Instructions to follow
Nothing should differ. Repeat every record as written.

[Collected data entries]
>>>>

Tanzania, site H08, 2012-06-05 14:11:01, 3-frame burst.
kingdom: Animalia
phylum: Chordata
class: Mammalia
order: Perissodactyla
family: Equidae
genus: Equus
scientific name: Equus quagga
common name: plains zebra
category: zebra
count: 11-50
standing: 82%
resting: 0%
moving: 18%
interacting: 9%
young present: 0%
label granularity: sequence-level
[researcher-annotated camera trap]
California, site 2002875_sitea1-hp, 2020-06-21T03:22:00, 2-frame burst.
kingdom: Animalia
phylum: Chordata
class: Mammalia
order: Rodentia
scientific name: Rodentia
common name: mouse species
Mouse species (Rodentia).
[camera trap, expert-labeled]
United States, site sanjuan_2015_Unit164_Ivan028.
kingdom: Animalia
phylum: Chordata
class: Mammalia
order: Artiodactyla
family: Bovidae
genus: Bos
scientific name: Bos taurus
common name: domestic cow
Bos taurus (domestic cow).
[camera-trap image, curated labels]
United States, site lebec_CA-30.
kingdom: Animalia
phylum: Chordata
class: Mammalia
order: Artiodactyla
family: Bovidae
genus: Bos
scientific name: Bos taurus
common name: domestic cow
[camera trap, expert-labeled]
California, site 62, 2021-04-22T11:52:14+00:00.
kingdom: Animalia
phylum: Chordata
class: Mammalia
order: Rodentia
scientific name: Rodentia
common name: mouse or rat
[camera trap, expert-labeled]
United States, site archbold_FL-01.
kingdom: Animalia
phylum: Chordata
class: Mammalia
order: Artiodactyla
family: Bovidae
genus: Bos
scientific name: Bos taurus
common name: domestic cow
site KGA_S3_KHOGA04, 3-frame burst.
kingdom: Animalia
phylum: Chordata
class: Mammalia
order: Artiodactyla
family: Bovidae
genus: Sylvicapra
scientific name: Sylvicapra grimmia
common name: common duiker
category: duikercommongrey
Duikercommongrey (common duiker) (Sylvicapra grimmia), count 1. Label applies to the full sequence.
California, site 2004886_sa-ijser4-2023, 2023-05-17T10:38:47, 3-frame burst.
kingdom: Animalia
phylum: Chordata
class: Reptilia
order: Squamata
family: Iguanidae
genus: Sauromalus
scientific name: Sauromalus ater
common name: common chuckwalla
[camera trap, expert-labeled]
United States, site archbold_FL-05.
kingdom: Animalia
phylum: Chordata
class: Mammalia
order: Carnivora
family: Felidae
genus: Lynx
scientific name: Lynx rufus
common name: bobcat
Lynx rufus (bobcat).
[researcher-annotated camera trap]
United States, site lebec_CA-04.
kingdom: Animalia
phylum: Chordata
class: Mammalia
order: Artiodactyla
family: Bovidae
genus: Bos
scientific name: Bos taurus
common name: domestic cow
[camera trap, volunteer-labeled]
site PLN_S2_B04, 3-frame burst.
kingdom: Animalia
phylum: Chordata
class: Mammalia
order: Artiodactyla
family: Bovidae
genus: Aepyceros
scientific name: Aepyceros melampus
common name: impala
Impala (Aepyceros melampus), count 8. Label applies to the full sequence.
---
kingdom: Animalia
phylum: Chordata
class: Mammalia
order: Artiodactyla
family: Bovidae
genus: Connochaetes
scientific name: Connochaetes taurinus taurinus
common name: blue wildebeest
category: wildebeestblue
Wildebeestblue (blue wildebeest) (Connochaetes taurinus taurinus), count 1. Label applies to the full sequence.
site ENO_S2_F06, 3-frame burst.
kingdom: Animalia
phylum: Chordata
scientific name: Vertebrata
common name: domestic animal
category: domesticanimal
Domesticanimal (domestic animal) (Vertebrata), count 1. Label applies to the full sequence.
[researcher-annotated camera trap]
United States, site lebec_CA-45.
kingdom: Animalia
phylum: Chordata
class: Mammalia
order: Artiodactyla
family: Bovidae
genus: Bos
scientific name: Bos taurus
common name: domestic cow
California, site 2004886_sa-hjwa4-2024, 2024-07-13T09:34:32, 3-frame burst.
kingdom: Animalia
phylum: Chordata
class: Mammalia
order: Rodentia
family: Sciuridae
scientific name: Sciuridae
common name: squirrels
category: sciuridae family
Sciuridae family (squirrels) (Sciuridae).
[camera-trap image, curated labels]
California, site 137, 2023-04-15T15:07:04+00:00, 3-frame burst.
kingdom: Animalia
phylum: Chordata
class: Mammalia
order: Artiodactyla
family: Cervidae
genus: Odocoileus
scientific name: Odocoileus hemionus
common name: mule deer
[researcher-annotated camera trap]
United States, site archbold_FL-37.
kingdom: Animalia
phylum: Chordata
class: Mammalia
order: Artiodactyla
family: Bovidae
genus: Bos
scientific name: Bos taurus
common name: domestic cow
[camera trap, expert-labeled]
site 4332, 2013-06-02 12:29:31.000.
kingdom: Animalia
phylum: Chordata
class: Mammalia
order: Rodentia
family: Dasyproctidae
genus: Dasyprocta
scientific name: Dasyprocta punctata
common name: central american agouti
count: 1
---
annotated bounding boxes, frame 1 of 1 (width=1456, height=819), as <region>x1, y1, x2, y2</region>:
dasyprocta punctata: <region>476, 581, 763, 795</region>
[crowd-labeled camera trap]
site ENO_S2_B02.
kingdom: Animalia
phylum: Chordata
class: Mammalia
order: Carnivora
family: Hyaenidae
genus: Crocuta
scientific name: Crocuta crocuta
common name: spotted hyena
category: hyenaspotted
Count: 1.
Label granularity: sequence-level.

<<<<

Task answer
Tanzania, site H08, 2012-06-05 14:11:01, 3-frame burst.
kingdom: Animalia
phylum: Chordata
class: Mammalia
order: Perissodactyla
family: Equidae
genus: Equus
scientific name: Equus quagga
common name: plains zebra
category: zebra
count: 11-50
standing: 82%
resting: 0%
moving: 18%
interacting: 9%
young present: 0%
label granularity: sequence-level
[researcher-annotated camera trap]
California, site 2002875_sitea1-hp, 2020-06-21T03:22:00, 2-frame burst.
kingdom: Animalia
phylum: Chordata
class: Mammalia
order: Rodentia
scientific name: Rodentia
common name: mouse species
Mouse species (Rodentia).
[camera trap, expert-labeled]
United States, site sanjuan_2015_Unit164_Ivan028.
kingdom: Animalia
phylum: Chordata
class: Mammalia
order: Artiodactyla
family: Bovidae
genus: Bos
scientific name: Bos taurus
common name: domestic cow
Bos taurus (domestic cow).
[camera-trap image, curated labels]
United States, site lebec_CA-30.
kingdom: Animalia
phylum: Chordata
class: Mammalia
order: Artiodactyla
family: Bovidae
genus: Bos
scientific name: Bos taurus
common name: domestic cow
[camera trap, expert-labeled]
California, site 62, 2021-04-22T11:52:14+00:00.
kingdom: Animalia
phylum: Chordata
class: Mammalia
order: Rodentia
scientific name: Rodentia
common name: mouse or rat
[camera trap, expert-labeled]
United States, site archbold_FL-01.
kingdom: Animalia
phylum: Chordata
class: Mammalia
order: Artiodactyla
family: Bovidae
genus: Bos
scientific name: Bos taurus
common name: domestic cow
site KGA_S3_KHOGA04, 3-frame burst.
kingdom: Animalia
phylum: Chordata
class: Mammalia
order: Artiodactyla
family: Bovidae
genus: Sylvicapra
scientific name: Sylvicapra grimmia
common name: common duiker
category: duikercommongrey
Duikercommongrey (common duiker) (Sylvicapra grimmia), count 1. Label applies to the full sequence.
California, site 2004886_sa-ijser4-2023, 2023-05-17T10:38:47, 3-frame burst.
kingdom: Animalia
phylum: Chordata
class: Reptilia
order: Squamata
family: Iguanidae
genus: Sauromalus
scientific name: Sauromalus ater
common name: common chuckwalla
[camera trap, expert-labeled]
United States, site archbold_FL-05.
kingdom: Animalia
phylum: Chordata
class: Mammalia
order: Carnivora
family: Felidae
genus: Lynx
scientific name: Lynx rufus
common name: bobcat
Lynx rufus (bobcat).
[researcher-annotated camera trap]
United States, site lebec_CA-04.
kingdom: Animalia
phylum: Chordata
class: Mammalia
order: Artiodactyla
family: Bovidae
genus: Bos
scientific name: Bos taurus
common name: domestic cow
[camera trap, volunteer-labeled]
site PLN_S2_B04, 3-frame burst.
kingdom: Animalia
phylum: Chordata
class: Mammalia
order: Artiodactyla
family: Bovidae
genus: Aepyceros
scientific name: Aepyceros melampus
common name: impala
Impala (Aepyceros melampus), count 8. Label applies to the full sequence.
---
kingdom: Animalia
phylum: Chordata
class: Mammalia
order: Artiodactyla
family: Bovidae
genus: Connochaetes
scientific name: Connochaetes taurinus taurinus
common name: blue wildebeest
category: wildebeestblue
Wildebeestblue (blue wildebeest) (Connochaetes taurinus taurinus), count 1. Label applies to the full sequence.
site ENO_S2_F06, 3-frame burst.
kingdom: Animalia
phylum: Chordata
scientific name: Vertebrata
common name: domestic animal
category: domesticanimal
Domesticanimal (domestic animal) (Vertebrata), count 1. Label applies to the full sequence.
[researcher-annotated camera trap]
United States, site lebec_CA-45.
kingdom: Animalia
phylum: Chordata
class: Mammalia
order: Artiodactyla
family: Bovidae
genus: Bos
scientific name: Bos taurus
common name: domestic cow
California, site 2004886_sa-hjwa4-2024, 2024-07-13T09:34:32, 3-frame burst.
kingdom: Animalia
phylum: Chordata
class: Mammalia
order: Rodentia
family: Sciuridae
scientific name: Sciuridae
common name: squirrels
category: sciuridae family
Sciuridae family (squirrels) (Sciuridae).
[camera-trap image, curated labels]
California, site 137, 2023-04-15T15:07:04+00:00, 3-frame burst.
kingdom: Animalia
phylum: Chordata
class: Mammalia
order: Artiodactyla
family: Cervidae
genus: Odocoileus
scientific name: Odocoileus hemionus
common name: mule deer
[researcher-annotated camera trap]
United States, site archbold_FL-37.
kingdom: Animalia
phylum: Chordata
class: Mammalia
order: Artiodactyla
family: Bovidae
genus: Bos
scientific name: Bos taurus
common name: domestic cow
[camera trap, expert-labeled]
site 4332, 2013-06-02 12:29:31.000.
kingdom: Animalia
phylum: Chordata
class: Mammalia
order: Rodentia
family: Dasyproctidae
genus: Dasyprocta
scientific name: Dasyprocta punctata
common name: central american agouti
count: 1
---
annotated bounding boxes, frame 1 of 1 (width=1456, height=819), as <region>x1, y1, x2, y2</region>:
dasyprocta punctata: <region>476, 581, 763, 795</region>
[crowd-labeled camera trap]
site ENO_S2_B02.
kingdom: Animalia
phylum: Chordata
class: Mammalia
order: Carnivora
family: Hyaenidae
genus: Crocuta
scientific name: Crocuta crocuta
common name: spotted hyena
category: hyenaspotted
Count: 1.
Label granularity: sequence-level.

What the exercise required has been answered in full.